Moderna recipients can get a booster at half the dosage of the original two shots.

The effectiveness of the two-dose vaccine against infection wanes over time, according to data the CDC posted before the committee’s meeting. Some studies show small declines in protection against hospitalization too, mainly for those over the age of 65, the data showed.

The CDC said the data has shortcomings, noting that some recipients may have been engaging in riskier activities after getting vaccinated.

CDC official Dr. Tom Shimabukuro presented data that showed there is an increased risk of rare inflammatory heart conditions, myocarditis and pericarditis, following vaccination with the Moderna or Pfizer vaccine, particularly following the second dose.

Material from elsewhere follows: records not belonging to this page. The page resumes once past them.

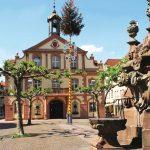 Marktplatz-mit-Rathaus_HD-Volz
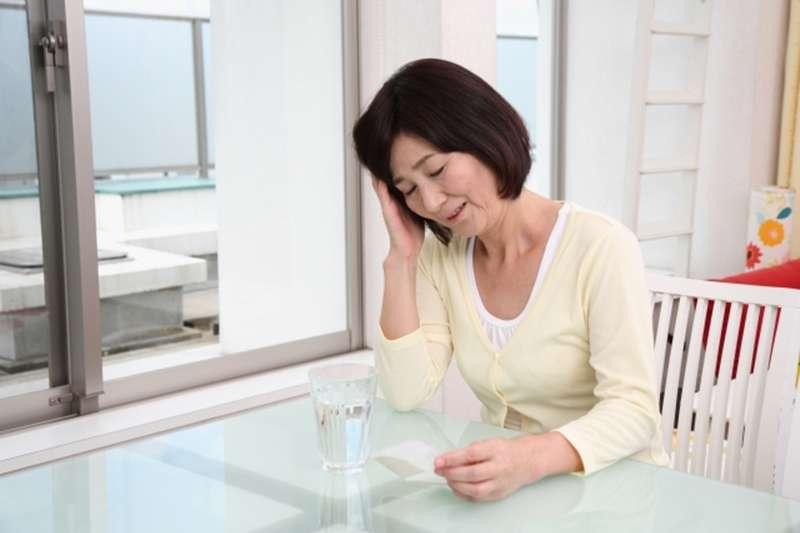 失神、健忘、遲鈍、倦怠都是腦霧的核心症狀。示意圖。(圖/photoAC)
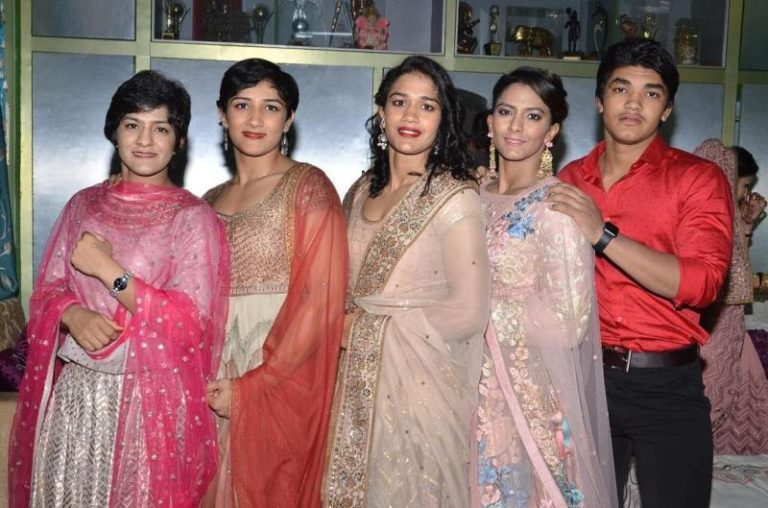 Sangeeta Phogat with her siblings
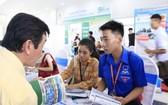 年輕求職者在招聘會上尋求工作機會。(圖源:功趙)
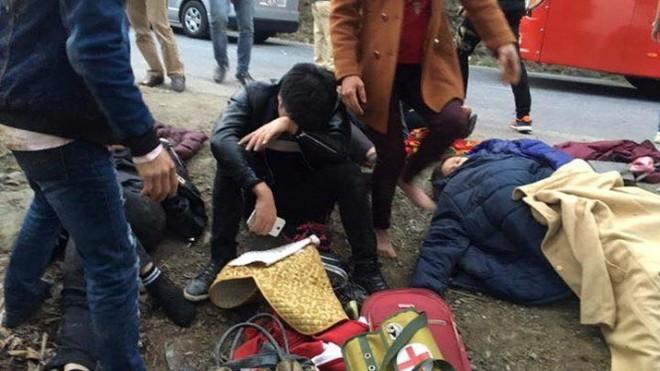 Nhiều người bị thương trong vụ xe khách lao xuống vực ở Sa Pa chiều 3/3
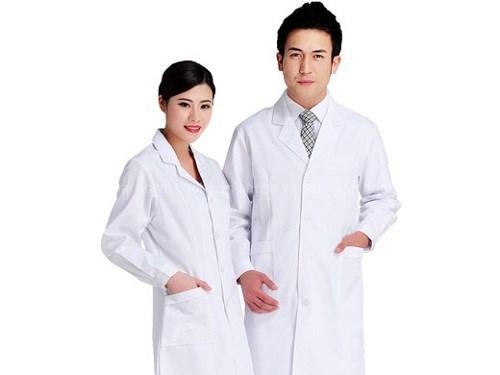 dong-phuc-benh-vien-blouse-trang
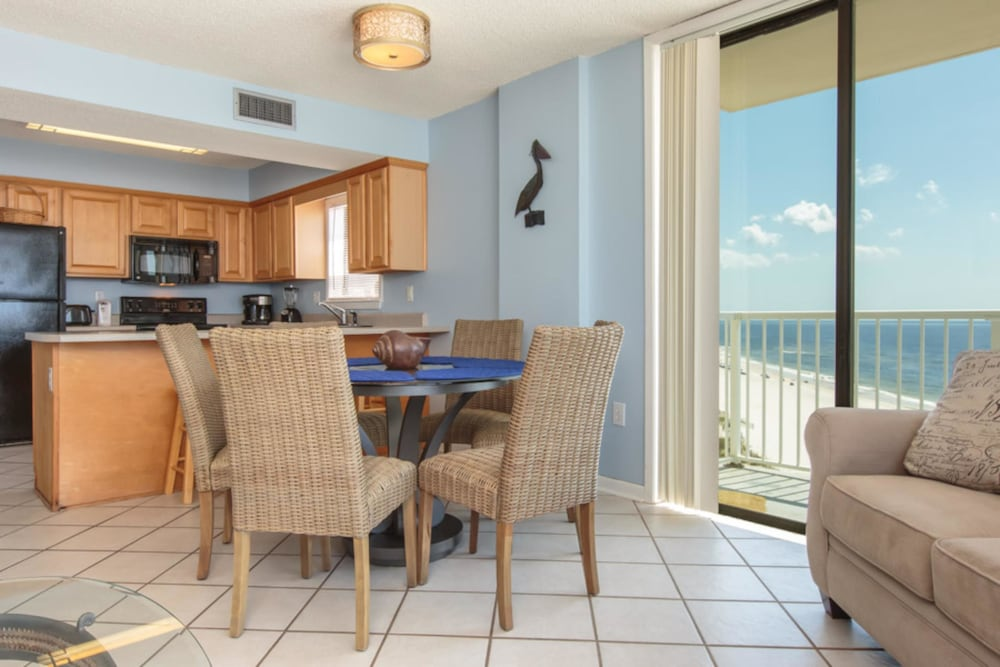 Private Kitchen, Seaside Beach & Racquet Club #3806 by Vacasa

The rate of the rare heart conditions within seven days of vaccination was 10 cases per million doses, Shimabukuro said, citing a study of U.S. military members. It often occurred in young men and usually after the second dose, he said. Most patients reported feeling fully recovered within six weeks.

The surveillance is “ongoing,” he said.

Dr. Macaya Douoguih, head of clinical development and medical affairs for J&J’s vaccines division Janssen, said there is no data to suggest people are at increased risk of a rare, but serious, blood clot condition after receiving a second dose. She presented data from the U.K. on second doses of AstraZeneca’s vaccine, which uses a similar platform to J&J’s.

However, one expert on the committee noted that U.K. authorities began to curb the use of AstraZeneca’s vaccine in young women earlier this year because of the risk of rare blood clots, meaning it may be difficult to determine the impact of a second J&J dose based on that data.